# Ducks Go To Forever Home & Canada Gosling Released



## TAWhatley (Mar 6, 2001)

http://www.rims.net/2009Jul25

Terry


----------



## Reti (Jul 20, 2003)

They are so beautiful and they look so happy.
Great new home you found them, Terry.

Reti


----------



## spirit wings (Mar 29, 2008)

love that pond, nice to see a happy ending.


----------



## Skyeking (Jan 17, 2003)

I hope they live long and happy lives in their new homes!


----------



## mr squeaks (Apr 14, 2005)

Trees Gray said:


> I hope they live long and happy lives in their new homes!


I will DEFINITELY second that!!

Many thanks, Terry!!

Sending Love, Hugs and Scritches

Shi


----------



## TerriB (Nov 16, 2003)

Wow - those ducks are in waterbird heaven!

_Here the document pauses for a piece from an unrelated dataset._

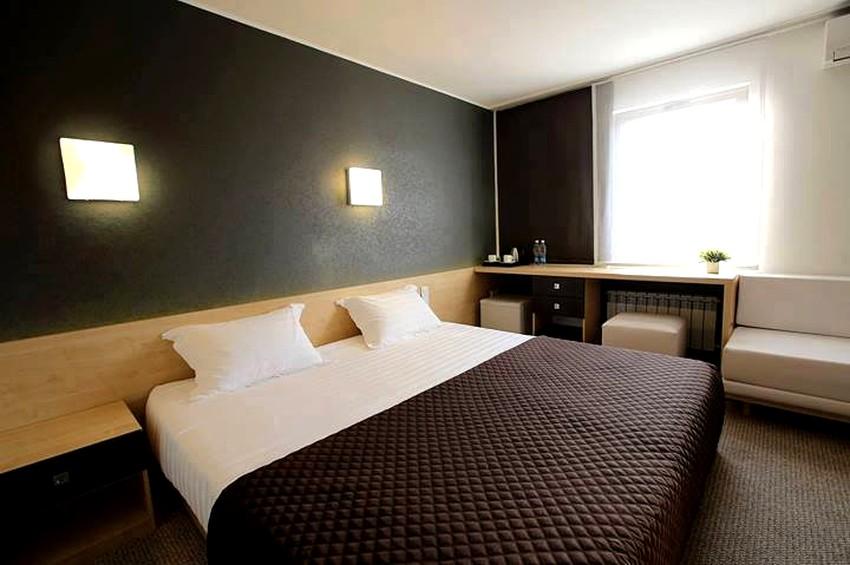hotel-futuro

So nice to see a happy, healthy release. Both goose and duck seem to be relishing their freedom.


----------



## maryjane (Jul 15, 2006)

What a great duck pond--and that sweet canadian goose looks so happy to be free and healthy. Great job!


----------



## Feather (Dec 8, 2005)

What a lovely place for some homeless ducks. I bet that they will love it there.


----------



## Mindy (Apr 2, 2009)

Great pics, and great stories. Love the work you do Terry!! min


----------